>> START Text excerpt

House passes Child Online Protection Act
House passes Child Online Protection Act10/05/98 |
WASHINGTON, D.C.–In late September, The House Commerce Committee passed The Child Online Protection Act, a bill that would fine commercial sites for allowing minors access to “harmful material.” The bill now goes before the entire House for approval.
The bill, sponsored by Rep. Mike Oxley (R-Ohio), would penalize violators with up to a $50,000 fine or six months in jail for posting online material deemed “harmful to minors.” The bill defines “harmful to minors” as any communication or image that depicts or describes “in a patently offensive way . . . an actual or simulated sexual act . . . that taken as a whole, lacks serious literary, artistic, political, or scientific value for minors.”
The bill targets only the World Wide Web, as opposed to e-mail or chat rooms. The measure requires commercial Web sites to verify the age of those who gain access to their content. Adults would be required to provide credit card numbers or provide some proof of age before viewing material considered “harmful to minors.”

>> END Text excerpt
>> START Given records

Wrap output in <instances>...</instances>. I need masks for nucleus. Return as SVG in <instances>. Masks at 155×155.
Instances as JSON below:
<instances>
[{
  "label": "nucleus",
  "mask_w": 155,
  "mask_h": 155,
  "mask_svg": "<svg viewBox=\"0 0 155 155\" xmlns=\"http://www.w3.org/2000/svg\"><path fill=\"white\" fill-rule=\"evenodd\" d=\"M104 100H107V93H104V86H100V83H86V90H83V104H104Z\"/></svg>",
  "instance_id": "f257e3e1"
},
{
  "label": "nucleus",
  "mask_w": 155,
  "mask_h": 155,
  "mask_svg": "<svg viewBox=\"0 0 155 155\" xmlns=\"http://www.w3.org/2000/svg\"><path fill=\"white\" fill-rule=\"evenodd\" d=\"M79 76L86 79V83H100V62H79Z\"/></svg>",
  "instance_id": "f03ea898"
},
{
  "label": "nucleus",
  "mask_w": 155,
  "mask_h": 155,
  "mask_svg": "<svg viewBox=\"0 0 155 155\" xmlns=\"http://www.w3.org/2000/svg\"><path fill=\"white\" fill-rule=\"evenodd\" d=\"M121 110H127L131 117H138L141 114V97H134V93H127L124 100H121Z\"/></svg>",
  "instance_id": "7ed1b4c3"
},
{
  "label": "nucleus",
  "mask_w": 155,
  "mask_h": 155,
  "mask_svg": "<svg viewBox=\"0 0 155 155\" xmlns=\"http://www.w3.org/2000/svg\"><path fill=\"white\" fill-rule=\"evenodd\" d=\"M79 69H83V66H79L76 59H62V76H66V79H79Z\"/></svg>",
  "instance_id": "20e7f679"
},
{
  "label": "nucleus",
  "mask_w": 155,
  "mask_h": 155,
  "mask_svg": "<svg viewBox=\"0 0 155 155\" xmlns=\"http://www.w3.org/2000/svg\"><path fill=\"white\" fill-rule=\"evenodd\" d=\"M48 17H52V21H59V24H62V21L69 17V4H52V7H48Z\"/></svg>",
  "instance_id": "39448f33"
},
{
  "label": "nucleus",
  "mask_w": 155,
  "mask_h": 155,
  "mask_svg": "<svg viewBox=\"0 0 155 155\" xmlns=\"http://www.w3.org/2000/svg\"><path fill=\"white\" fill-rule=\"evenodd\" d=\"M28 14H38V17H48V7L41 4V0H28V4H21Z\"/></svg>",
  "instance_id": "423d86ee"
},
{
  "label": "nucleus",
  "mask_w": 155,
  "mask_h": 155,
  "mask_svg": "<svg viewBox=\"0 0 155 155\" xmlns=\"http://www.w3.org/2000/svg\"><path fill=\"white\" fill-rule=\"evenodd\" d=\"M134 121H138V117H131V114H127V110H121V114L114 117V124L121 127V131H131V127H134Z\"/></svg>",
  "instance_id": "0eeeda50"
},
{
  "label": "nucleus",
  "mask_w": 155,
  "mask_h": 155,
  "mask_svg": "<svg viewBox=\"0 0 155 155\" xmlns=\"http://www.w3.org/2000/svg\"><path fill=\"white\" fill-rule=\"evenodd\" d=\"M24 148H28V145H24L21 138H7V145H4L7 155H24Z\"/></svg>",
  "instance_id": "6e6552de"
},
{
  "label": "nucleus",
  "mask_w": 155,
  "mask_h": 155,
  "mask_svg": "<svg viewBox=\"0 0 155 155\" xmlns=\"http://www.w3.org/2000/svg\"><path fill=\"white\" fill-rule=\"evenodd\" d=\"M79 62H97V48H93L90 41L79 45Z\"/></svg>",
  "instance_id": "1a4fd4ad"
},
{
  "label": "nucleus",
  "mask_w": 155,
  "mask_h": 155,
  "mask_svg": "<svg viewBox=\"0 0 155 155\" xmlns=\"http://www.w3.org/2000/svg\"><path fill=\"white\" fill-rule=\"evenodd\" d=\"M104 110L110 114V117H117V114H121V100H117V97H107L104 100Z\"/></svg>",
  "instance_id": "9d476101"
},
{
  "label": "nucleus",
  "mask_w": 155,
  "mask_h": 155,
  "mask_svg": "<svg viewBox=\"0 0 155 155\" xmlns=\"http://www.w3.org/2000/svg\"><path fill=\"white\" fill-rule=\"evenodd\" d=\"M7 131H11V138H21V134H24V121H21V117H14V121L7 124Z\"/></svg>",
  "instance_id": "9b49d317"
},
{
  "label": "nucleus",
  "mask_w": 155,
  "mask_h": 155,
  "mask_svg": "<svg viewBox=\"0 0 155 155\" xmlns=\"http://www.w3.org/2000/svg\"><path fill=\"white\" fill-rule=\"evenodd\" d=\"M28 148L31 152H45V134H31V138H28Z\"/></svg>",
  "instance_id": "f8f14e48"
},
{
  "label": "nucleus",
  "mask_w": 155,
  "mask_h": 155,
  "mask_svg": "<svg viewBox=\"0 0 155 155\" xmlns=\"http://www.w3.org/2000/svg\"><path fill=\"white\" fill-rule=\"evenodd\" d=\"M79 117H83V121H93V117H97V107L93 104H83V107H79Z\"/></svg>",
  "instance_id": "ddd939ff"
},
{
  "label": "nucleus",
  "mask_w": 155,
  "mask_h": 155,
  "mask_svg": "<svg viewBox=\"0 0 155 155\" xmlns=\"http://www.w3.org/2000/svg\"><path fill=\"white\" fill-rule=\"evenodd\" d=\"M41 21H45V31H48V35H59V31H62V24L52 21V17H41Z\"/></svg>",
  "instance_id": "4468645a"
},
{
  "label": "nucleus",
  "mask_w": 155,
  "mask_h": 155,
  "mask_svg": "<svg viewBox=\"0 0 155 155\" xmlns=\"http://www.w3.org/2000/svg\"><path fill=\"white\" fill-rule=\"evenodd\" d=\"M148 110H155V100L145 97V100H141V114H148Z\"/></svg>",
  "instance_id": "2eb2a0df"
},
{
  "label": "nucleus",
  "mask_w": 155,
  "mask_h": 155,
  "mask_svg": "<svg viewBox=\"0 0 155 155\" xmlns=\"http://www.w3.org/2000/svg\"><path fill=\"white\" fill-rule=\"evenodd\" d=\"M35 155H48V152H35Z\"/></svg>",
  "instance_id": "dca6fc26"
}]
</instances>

>> END Given records

Reproduce the whole article on the Child Online Protection Act word for word.

House passes Child Online Protection Act
House passes Child Online Protection Act10/05/98 |
WASHINGTON, D.C.–In late September, The House Commerce Committee passed The Child Online Protection Act, a bill that would fine commercial sites for allowing minors access to “harmful material.” The bill now goes before the entire House for approval.
The bill, sponsored by Rep. Mike Oxley (R-Ohio), would penalize violators with up to a $50,000 fine or six months in jail for posting online material deemed “harmful to minors.” The bill defines “harmful to minors” as any communication or image that depicts or describes “in a patently offensive way . . . an actual or simulated sexual act . . . that taken as a whole, lacks serious literary, artistic, political, or scientific value for minors.”
The bill targets only the World Wide Web, as opposed to e-mail or chat rooms. The measure requires commercial Web sites to verify the age of those who gain access to their content. Adults would be required to provide credit card numbers or provide some proof of age before viewing material considered “harmful to minors.”